Exercise – All of the data should be repeated exactly; pictures are not part of the copy.

Dataset extract –
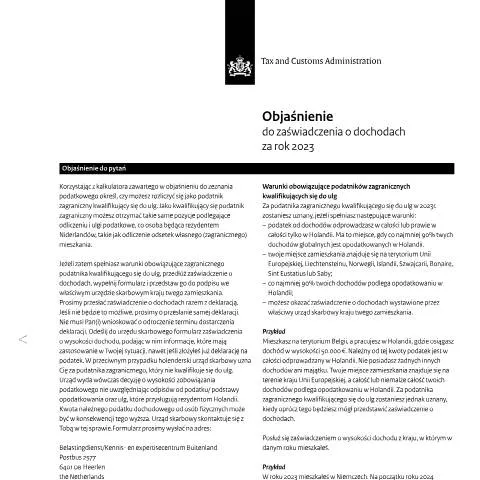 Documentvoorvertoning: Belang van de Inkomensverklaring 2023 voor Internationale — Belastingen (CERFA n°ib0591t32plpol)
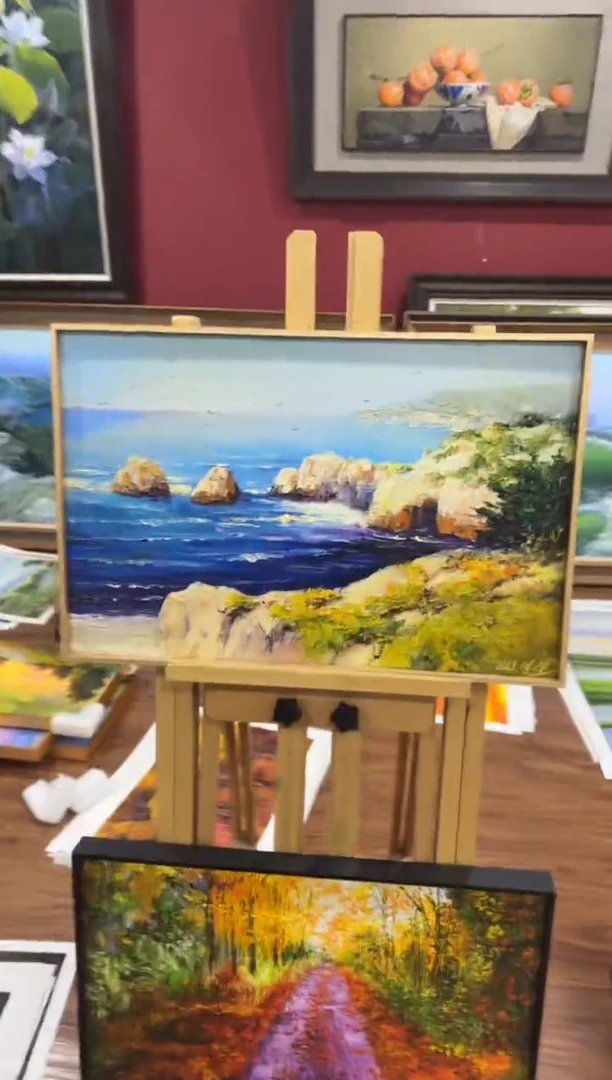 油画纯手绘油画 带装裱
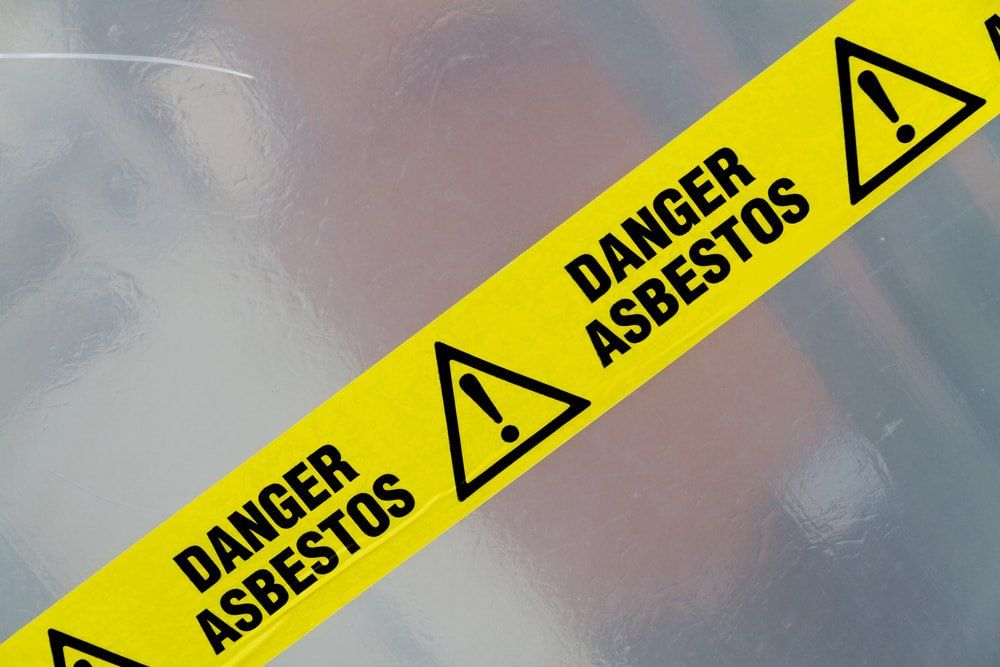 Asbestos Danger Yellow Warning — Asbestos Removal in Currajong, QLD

Output of the exercise –
 Documentvoorvertoning: Belang van de Inkomensverklaring 2023 voor Internationale — Belastingen (CERFA n°ib0591t32plpol)
 油画纯手绘油画 带装裱
 Asbestos Danger Yellow Warning — Asbestos Removal in Currajong, QLD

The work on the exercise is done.